When I implement it this way, my training loop is extremely slow, my CPU usage at 100% and my GPU usage ~2% (thats bad)
So i created a new way loading the data, where I saved the batches before and load one whole batch at a time in the training loop (avoids using torchs dataset and dataloader):

for train_file in train_files: #train_file is a whole batch of 64 images saved as Tensor
            X = torch.load(image_path + f"\\{train_file}", device)
            X = transform(X)
            y = torch.load(r"label_path" + f"\\{train_file}", device)
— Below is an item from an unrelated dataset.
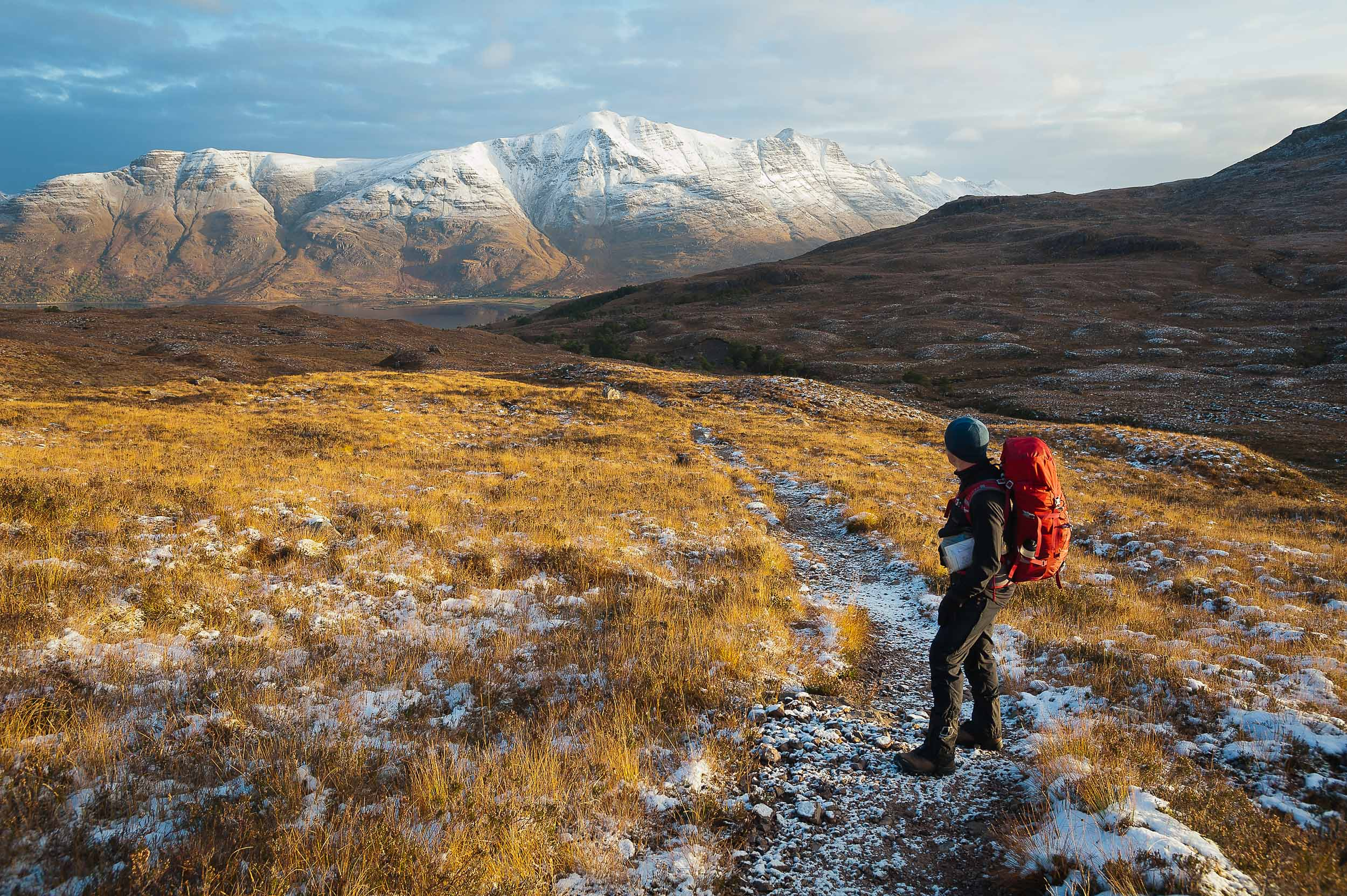 Hiking and trekking - Scotland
            #Do the training stuff here

Doing it the second way is ~7x faster than the first, common, way (and it doesnt destroys my CPU).
Disadvantage: I cant shuffle every epoch. I shuffled all data points when I created these batches and saved them locally, but at train time it is not possible to shuffle datapoints, it is just possible to rearange the order of the batches (At the moment I don’t know how this affects performance).

I’m now a bit confused: is my new approach okay, do I have a bug in the previous, usual, approach that is causing the long data load times? How bad is the lack of shuffling before each epoch? Of course, it would be more elegant to use dataloaders, however, I have not yet found a way to make this run anywhere near as fast as my new, second, approach.

The transform seems to be running on GPU in your second method which could explain the better speed. You could implement a buffer to load more than one batch and shuffle among that. It’s not equivalent to a true permutation over the dataset but better than nothing (that’s what tensorflow does: tf.data.Dataset  |  TensorFlow v2.9.1).

How many dataloader workers are you using with the first method?

Not really, i transfer the data in both methods on GPU (snippet of first method, training loop):

for batch, labels in training_generator:
            #Transfer to GPU
            batch, labels = batch.to(device), labels.to(device)

you mean num_workers right? I use the default (AFAIK this is = 0), otherwise it doesnt load at all.

num_workers=0 means your training stops and wait for the next data batch to be fetched, preprocessed, etc. before proceeding further. This is obviously slow and reserved for debugging.
Using workers should work without troubles, you should investigate that.